- [Work required]:
In the entries below, format the lines from the line containing "In what order would you rank" through the line containing "from nearest to farthest?", both ends included, as a Markdown table. Use the columns No. (the row number) and Line, and leave out any blank lines.

- [Data for processing]:
■ ■ ■ ■ ■ ■ ■
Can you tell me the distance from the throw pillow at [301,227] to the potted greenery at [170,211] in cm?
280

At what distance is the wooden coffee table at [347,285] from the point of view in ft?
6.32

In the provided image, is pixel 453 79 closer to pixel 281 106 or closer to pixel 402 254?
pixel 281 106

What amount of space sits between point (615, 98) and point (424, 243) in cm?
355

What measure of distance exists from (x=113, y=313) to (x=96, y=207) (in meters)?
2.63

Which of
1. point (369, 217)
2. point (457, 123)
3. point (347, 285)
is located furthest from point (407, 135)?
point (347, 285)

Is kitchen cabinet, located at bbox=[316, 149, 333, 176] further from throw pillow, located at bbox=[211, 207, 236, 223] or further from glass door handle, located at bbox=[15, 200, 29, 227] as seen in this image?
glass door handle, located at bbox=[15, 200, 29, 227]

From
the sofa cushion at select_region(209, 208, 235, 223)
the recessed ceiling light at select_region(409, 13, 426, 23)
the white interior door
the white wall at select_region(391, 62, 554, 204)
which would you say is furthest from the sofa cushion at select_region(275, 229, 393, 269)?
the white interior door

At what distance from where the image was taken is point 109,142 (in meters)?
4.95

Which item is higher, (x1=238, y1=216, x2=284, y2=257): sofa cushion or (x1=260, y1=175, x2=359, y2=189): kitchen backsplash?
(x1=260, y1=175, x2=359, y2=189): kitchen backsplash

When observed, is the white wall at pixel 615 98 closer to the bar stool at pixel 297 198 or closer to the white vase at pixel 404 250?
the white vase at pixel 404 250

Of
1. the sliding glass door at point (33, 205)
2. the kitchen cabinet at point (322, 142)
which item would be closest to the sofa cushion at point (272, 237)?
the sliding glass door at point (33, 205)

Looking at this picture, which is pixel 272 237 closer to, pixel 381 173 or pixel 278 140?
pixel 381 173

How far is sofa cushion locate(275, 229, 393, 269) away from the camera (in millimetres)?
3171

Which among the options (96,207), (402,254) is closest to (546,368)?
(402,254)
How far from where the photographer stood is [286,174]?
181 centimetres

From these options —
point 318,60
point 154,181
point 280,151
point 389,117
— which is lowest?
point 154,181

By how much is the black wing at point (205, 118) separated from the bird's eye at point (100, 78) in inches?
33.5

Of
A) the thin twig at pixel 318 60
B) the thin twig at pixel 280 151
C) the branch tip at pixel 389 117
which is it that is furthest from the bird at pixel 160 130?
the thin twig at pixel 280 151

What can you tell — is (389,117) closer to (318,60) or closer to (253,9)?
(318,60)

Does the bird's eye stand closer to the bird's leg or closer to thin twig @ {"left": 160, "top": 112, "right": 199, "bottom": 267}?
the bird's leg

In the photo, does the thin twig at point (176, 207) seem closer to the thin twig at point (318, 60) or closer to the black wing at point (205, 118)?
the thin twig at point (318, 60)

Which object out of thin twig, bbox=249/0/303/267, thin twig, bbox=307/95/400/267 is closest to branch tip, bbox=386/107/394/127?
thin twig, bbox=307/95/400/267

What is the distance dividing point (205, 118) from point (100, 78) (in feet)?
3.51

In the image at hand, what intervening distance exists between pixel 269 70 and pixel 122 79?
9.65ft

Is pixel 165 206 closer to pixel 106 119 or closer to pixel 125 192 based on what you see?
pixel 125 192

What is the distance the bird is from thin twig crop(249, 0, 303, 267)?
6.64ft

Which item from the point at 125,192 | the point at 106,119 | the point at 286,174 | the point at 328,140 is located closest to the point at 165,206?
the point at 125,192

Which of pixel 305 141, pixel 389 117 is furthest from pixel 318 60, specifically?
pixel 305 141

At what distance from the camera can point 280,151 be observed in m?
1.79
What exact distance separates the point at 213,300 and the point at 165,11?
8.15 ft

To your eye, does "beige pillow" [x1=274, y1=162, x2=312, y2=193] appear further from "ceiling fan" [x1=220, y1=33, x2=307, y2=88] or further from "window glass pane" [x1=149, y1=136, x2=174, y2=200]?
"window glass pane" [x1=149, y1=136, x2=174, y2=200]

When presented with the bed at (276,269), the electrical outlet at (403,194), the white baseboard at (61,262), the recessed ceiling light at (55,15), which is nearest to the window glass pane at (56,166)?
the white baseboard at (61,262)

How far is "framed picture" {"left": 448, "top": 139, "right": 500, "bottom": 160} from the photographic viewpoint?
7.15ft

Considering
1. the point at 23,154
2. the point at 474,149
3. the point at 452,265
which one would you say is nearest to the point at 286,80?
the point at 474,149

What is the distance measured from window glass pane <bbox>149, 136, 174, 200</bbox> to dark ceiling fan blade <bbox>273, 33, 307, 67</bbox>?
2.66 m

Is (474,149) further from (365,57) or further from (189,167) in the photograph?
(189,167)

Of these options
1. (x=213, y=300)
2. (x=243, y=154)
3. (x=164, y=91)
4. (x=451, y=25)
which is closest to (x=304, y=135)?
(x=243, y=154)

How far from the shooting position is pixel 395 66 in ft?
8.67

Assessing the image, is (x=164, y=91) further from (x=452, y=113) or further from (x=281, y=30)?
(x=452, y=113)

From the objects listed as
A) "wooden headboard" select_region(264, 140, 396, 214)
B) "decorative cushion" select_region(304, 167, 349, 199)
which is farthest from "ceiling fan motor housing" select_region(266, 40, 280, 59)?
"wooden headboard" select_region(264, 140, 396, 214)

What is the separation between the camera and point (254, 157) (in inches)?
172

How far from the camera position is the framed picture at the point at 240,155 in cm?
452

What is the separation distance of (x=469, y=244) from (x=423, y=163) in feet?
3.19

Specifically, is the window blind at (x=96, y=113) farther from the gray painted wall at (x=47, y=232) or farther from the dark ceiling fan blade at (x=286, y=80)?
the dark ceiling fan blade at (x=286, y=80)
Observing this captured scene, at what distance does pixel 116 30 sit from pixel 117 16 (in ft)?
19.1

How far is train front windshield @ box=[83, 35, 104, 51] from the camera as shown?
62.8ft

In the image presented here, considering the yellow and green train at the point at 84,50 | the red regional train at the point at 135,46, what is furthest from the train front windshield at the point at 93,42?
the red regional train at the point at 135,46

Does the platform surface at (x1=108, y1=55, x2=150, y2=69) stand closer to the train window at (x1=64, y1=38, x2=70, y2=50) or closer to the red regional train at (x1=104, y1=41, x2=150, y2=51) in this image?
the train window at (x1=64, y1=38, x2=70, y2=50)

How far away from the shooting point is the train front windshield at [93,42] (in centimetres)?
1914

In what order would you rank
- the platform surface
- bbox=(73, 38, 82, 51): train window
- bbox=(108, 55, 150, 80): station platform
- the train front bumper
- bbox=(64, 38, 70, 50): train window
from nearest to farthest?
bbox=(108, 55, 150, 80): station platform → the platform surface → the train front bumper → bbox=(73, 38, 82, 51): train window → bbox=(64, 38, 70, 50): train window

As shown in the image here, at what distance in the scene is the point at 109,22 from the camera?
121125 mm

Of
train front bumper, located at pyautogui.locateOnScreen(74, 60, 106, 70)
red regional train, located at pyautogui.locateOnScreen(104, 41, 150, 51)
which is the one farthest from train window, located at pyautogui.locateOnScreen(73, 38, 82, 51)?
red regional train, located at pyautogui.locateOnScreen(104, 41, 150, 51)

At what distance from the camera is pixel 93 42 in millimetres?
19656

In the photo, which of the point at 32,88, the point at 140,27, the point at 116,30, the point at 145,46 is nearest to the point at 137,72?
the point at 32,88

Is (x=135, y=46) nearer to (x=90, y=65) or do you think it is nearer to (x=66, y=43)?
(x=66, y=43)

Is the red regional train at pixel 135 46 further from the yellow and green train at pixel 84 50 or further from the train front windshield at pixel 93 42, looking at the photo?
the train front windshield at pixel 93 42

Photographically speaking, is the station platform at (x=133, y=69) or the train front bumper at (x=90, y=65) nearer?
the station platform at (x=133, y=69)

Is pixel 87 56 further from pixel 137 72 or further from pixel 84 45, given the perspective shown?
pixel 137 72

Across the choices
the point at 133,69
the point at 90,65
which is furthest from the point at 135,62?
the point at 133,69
■ ■ ■ ■ ■ ■ ■
- [Answer to this problem]:
| No. | Line |
|---|---|
| 1 | In what order would you rank |
| 2 | - the platform surface |
| 3 | - bbox=(73, 38, 82, 51): train window |
| 4 | - bbox=(108, 55, 150, 80): station platform |
| 5 | - the train front bumper |
| 6 | - bbox=(64, 38, 70, 50): train window |
| 7 | from nearest to farthest? |